__INSTRUCTIONS__
1. Reproduce the part of the code review thread that opens with the words containing "Will remove." and closes with "Delete = false)".
2. Find every line in the listing that contains the string "distance", and copy each one out. Case counts.
Begin PROVIDED PASSAGE
This should use memcpy.

+void circular_raw_ostream::dumpLog(void) {
+ if (BufferSize > 0) {
+ // Write out the buffer
+ const char *msg = "*** Log Output ***\n";
+ int num = std::strlen(msg);
+
+ TheStream->write(msg, num);
+ printLog();
+ }
+}

Is this to debug the implementation of the stream? Should this go into the tree?

-Chris

This is looking a lot better, here are some more comments:
> + /// current_pos - Return the current position within the stream,
> + /// not counting the bytes currently in the buffer.
> + virtual uint64_t current_pos() {

I didn't notice this earlier, but is there any reason for current_pos to be
non-const in raw_ostream?

Probably not. I'm going to let someone else fix that, though.

> + /// circular_raw_ostream - Open the specified file for
> + /// writing. If an error occurs, information about the error is
> + /// put into ErrorInfo, and the stream should be immediately
> + /// destroyed; the string will be empty if no error occurred.

This comment is out of date, there is no ErrorInfo.

Will remove.

> + ///
> + /// As a side effect, the given Stream is set to be Unbuffered.
> + /// This is because circular_raw_ostream does its own buffering,
> + /// so it doesn't want another layer of buffering to be happening
> + /// underneath it.
> + ///
> + circular_raw_ostream(raw_ostream &Stream, unsigned BuffSize = 8192,
> + bool Delete = false)
> + : raw_ostream(/*unbuffered*/true),
> + TheStream(0),
> + DeleteStream(PRESERVE_STREAM),
> + BufferSize(BuffSize),
> + BufferArray(0) {
> + if (BufferSize > 0)
> + BufferArray = new char[BufferSize];

How about just asserting that BufferSize is not zero? This stream won't
work well and doesn't make sense with a buffer of zero.

Sure it does. In fact it's crucial for making dbgs() work like errs() in
the default case.
End PROVIDED PASSAGE
Begin INPUT MATERIAL
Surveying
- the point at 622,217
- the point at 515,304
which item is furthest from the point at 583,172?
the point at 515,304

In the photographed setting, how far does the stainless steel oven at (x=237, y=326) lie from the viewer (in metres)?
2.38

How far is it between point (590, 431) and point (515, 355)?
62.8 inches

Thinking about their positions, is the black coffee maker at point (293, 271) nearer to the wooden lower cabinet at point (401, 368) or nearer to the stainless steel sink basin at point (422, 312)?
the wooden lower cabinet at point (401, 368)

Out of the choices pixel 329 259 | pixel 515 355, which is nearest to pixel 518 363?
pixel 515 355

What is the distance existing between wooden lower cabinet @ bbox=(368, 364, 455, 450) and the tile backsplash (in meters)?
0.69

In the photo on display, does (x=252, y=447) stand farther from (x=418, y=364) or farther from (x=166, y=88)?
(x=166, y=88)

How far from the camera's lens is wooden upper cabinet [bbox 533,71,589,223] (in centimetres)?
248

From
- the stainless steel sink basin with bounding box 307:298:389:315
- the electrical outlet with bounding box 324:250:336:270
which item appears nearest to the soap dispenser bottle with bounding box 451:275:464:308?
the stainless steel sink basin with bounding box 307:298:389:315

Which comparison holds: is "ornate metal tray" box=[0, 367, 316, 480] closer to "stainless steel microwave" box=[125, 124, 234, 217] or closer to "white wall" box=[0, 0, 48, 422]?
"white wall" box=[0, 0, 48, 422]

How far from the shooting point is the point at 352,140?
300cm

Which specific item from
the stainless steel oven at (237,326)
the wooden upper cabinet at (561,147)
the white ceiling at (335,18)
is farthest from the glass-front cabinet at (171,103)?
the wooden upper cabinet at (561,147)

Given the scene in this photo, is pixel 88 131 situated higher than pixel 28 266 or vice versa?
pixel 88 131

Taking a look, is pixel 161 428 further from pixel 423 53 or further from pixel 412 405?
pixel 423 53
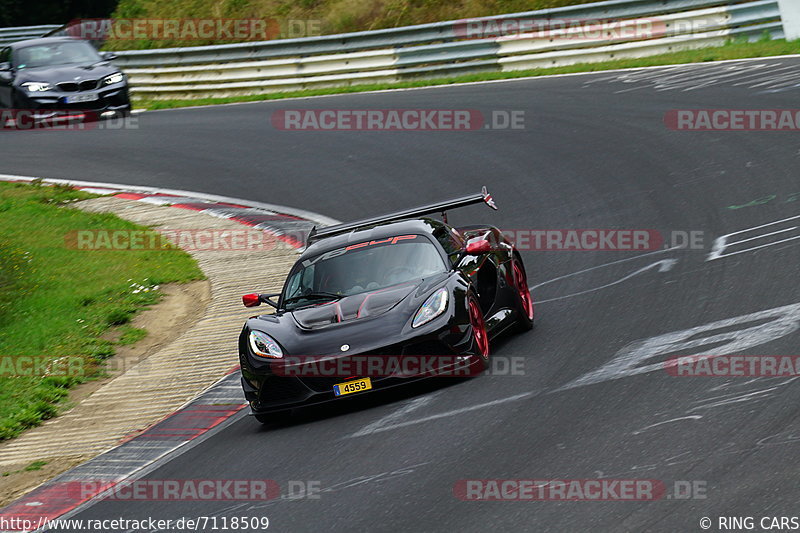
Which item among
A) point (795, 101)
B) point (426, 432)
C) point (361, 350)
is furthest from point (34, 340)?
point (795, 101)

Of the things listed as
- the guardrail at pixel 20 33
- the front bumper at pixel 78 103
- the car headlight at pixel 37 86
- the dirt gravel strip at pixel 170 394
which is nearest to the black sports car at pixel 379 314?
the dirt gravel strip at pixel 170 394

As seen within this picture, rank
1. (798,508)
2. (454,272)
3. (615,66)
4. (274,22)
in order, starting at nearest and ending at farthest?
(798,508), (454,272), (615,66), (274,22)

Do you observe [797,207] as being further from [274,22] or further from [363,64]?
[274,22]

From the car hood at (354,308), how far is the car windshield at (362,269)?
0.16 m

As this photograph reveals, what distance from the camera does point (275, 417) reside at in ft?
28.3

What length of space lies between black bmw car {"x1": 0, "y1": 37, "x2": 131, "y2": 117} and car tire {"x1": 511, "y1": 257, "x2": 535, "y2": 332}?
1380 centimetres

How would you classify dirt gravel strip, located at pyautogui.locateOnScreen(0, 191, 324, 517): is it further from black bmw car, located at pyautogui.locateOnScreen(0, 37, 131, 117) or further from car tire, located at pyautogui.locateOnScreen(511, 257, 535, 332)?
black bmw car, located at pyautogui.locateOnScreen(0, 37, 131, 117)

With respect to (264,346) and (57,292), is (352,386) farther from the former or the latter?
(57,292)

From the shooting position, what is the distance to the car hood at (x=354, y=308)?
857 cm

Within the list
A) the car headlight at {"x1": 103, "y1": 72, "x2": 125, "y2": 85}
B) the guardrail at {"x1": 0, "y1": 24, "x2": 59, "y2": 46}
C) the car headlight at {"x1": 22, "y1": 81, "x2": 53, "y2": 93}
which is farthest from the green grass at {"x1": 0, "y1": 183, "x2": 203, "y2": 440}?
the guardrail at {"x1": 0, "y1": 24, "x2": 59, "y2": 46}

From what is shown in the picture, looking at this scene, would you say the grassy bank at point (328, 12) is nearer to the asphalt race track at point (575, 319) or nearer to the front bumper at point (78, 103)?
the asphalt race track at point (575, 319)

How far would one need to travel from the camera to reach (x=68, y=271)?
13703mm

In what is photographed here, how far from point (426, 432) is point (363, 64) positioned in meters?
17.7

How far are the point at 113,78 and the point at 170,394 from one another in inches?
End INPUT MATERIAL
__PROBLEM SOLUTIONS__
1.
Will remove.

> + ///
> + /// As a side effect, the given Stream is set to be Unbuffered.
> + /// This is because circular_raw_ostream does its own buffering,
> + /// so it doesn't want another layer of buffering to be happening
> + /// underneath it.
> + ///
> + circular_raw_ostream(raw_ostream &Stream, unsigned BuffSize = 8192,
> + bool Delete = false)

2.
What is the distance existing between wooden lower cabinet @ bbox=(368, 364, 455, 450) and the tile backsplash (in meters)?
As this photograph reveals, what distance from the camera does point (275, 417) reside at in ft?
From the shooting position, what is the distance to the car hood at (x=354, y=308)?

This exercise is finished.